Cuando llegamos a aquella casa sacada de Cuéntame cómo pasó, pensé que se avecinaban días fríos y precarios cocinando a la antigua usanza; resguardarnos del frío invierno castellano con mantas y edredones, sin que consiguiéramos domar a la chimenea para que prendiera ni una mísera llama. Venían días de zozobra y aburrimiento en un pueblo perdido, solo calmados por la compañía de mi novia y su familia, pensé. Los primeros compases que adecentaban el lugar presagiaban una experiencia anodina.
Nada más lejos de la realidad, lo que viví esta Navidad en aquel pueblo no lo olvidaré jamás. En mi memoria siempre permanecerá esa felicidad que sentí al estar tranquilo, sin ruido, experimentando una paz como la que nunca había sentido. No estaba en una gran ciudad —esas de las que parece que cuando uno sale se termina el mundo— y era más dichoso que en la metrópolis de la que tanto me habían hablado en la que todos los sueños se cumplían. No teníamos cines, ni comercios —el único que había era una deconstrucción de supermercado convertido en una especie de tienda de ultramarinos, en las que podías comprar desde una bolsa de patatas fritas hasta hilos para coser—, pero experimenté una alegría por disfrutar verdaderamente del tiempo. En un oxímoron existencial, pude saborear más el instante enfrente de una chimenea leyendo el periódico que en mi día a día sin dejar de llenar los huecos con labores por doquier. Ahí estaba un servidor, comprando la prensa a diario; me sentaba frente a la chimenea y leía cada página saboreando cada frase mientras escuchaba el crepitar de las leñas al arder. No tenía todas las comodidades que uno tiene en su casa, pero curiosamente, añoro ese tiempo como un período de felicidad y de gozo.

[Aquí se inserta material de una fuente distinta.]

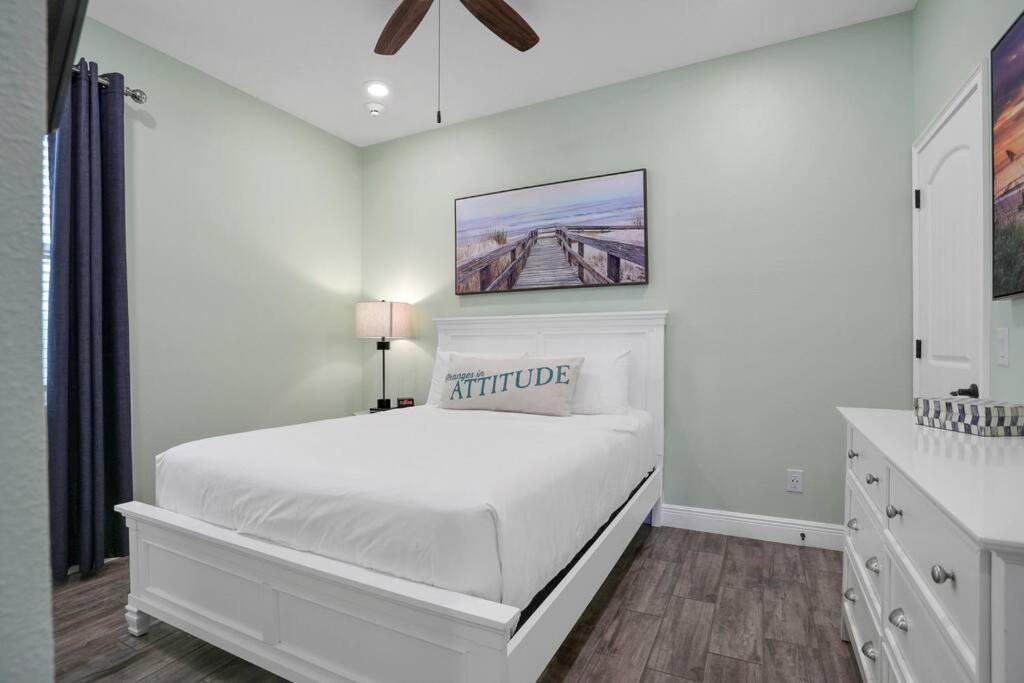 Margarita Manor - 8 Bedroom Pool - Spa Home with Amazing Sunset & Arcade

Escribo este texto habiendo vuelto a la normalidad, mientras el sonido de los golpes del teclado del ordenador se entremezcla con los de los coches pasando por la carretera; el retumbar del trasiego cosmopolita de la ciudad contrasta con el silencio calmado de la España vacía. Creo que empiezo a entender por qué algunas voces místicas dicen que las tribus más inhóspitas del planeta son más felices que nuestra sociedad. Me aterra ver cómo los tiempos que vivimos han convertido la Navidad en una excusa para llenar nuestro tiempo de compromisos absurdos o de obligaciones prescindibles convertidas en fundamentales. Camina uno estos días por los centros neurálgicos de las ciudades y se tiene que enfrentar a un millar de personas enloquecidas por llegar a tiempo a comprar el cordero lechal para la cena; amarrar los regalos de Reyes como ese jersey de cachemire rojo antes de que se acaben las tallas; perderse en los preparativos de los eventos protocolarios de estas fechas. Me entristece comprobar cómo nos hemos olvidado de lo que de verdad importa; una trascendencia que reside en lo sencillo, en lo que no se ve, no en los regalos o en el roscón con nata y fruta escarchada. La posmodernidad ha escarchado nuestro corazón dando prioridad a lo banal, a lo que es prescindible, y dejando a un lado lo que de verdad importa.
En ese oasis de la posmodernidad en el que estuve una semana he entendido lo que gente como Julio Llorente decía estos días; como eso de una Navidad sin regalos. Cuando lo leí, tengo que confesar que pensé «ya está Julito sacando punta de todo», pero desgraciadamente, viendo lo que nos rodea, un mundo en el que vivimos con estrés por llegar a acaparar los máximos obsequios posibles no vendría mal recordar, como hizo Julio, que los regalos no son lo importante. Tengo la impresión de que, sin darnos cuenta, poseídos por el espíritu posmoderno, acudimos a la cena de nochebuena como esos niños que hacen la primera comunión con ocho años y lo único que les importa ese día es ver si su tío les ha regalado la PlayStation que tanto querían. Si viviéramos con más sencillez, desprendidos de tanto lujo y capricho, seríamos más felices.